Next on Netflix: Real life horror
Most horror movies try to play on your fears by saying that it’s based on a true story. Sometimes, that statement is pretty accurate.
“The Exorcism of Emily Rose,” for instance, is based on the real exorcism and death of a German girl named Anneliese Michel, but usually it’s just a hook.
So where do you go to find the real thing? You go to a documentary.
“Cropsey” examines the links between the Staten Island urban legend of Cropsey and the true disappearances and murders of children in the area.
Cropsey was a boogeyman who supposedly roamed the grounds of an abandoned school for disabled children.
The school had been shut down due to the horrific conditions its patients faced, but some patients and staff supposedly never left. And as it turned out, the prime suspect in the case of a missing girl with Down Syndrome was a man named Andre Rand who had, in fact, previously worked at the school, and who lived on the grounds after the school closed.
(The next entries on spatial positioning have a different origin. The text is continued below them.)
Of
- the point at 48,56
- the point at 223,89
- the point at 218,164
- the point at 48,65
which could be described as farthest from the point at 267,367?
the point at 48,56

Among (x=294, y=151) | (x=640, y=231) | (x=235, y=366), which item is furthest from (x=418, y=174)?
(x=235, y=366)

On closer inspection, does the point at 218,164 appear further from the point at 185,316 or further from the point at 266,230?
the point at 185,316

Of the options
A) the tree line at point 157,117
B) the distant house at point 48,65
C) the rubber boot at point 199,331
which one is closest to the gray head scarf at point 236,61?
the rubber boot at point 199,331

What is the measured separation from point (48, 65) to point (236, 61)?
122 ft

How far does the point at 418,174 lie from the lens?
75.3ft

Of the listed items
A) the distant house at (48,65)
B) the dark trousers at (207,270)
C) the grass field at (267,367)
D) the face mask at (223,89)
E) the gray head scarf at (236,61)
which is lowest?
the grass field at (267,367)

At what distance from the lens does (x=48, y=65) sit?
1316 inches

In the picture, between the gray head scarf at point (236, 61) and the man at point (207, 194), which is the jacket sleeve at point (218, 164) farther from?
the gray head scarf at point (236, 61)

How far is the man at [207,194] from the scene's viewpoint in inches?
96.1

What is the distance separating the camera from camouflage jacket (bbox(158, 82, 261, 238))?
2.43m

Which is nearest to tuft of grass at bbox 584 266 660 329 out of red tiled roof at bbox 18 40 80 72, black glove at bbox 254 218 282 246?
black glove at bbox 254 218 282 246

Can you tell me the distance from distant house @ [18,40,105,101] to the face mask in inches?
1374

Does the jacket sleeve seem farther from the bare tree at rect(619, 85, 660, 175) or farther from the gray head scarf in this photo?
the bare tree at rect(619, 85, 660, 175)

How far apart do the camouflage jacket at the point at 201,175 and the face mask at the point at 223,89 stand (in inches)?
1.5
The documentary, which begins as a recounting of the Cropsey legend, narrows in on Rand’s case. How many other children went missing in the area of where Rand was staying? How many of them had he abducted? What is legend, and what is the truth?
The filmmakers behind “Cropsey” didn’t just research the case, they reached out to Rand, hoping to get an interview.
Though Rand responded, he ultimately canceled their interview at the last minute, leaving some of his mysteries unsolved.
Many of the bodies have never been found, which only serves to make the story sadder and more frightening.
With all the witches, demons and ghosts that the Halloween season stirs up, it’s easy to forget how horrifying people can be, and how the documentation of a true story can be even scarier than a movie based on one.